→ **YOUR GOAL**:
All lines containing the string "this" must be copied from the entries.

RAW DATA Start Marker

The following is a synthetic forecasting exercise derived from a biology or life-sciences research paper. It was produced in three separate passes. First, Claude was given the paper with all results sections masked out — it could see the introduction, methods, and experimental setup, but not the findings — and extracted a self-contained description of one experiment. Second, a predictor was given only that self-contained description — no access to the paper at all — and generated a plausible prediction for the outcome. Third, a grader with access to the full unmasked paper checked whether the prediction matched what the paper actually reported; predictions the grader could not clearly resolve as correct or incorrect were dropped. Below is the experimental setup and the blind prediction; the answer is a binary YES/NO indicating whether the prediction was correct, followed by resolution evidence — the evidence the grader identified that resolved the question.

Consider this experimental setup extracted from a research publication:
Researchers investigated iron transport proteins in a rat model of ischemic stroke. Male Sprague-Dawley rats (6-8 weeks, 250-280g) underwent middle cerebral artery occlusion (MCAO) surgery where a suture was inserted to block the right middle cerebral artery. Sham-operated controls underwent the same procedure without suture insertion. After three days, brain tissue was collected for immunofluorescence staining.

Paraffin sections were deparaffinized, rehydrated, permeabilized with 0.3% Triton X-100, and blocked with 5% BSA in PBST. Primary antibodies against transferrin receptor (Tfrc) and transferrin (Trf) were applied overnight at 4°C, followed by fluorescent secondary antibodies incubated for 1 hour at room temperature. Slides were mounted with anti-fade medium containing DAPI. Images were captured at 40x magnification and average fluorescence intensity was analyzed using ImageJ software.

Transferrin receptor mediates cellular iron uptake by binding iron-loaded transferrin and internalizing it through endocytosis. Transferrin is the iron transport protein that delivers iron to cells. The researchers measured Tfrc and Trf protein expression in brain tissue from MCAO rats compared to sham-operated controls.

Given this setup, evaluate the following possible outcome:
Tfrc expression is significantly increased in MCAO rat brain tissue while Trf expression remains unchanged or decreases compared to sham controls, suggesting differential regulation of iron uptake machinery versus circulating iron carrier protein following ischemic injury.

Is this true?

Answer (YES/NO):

RAW DATA End Marker

→ **WRITTEN REPLY**:
Consider this experimental setup extracted from a research publication:
Given this setup, evaluate the following possible outcome:
Is this true?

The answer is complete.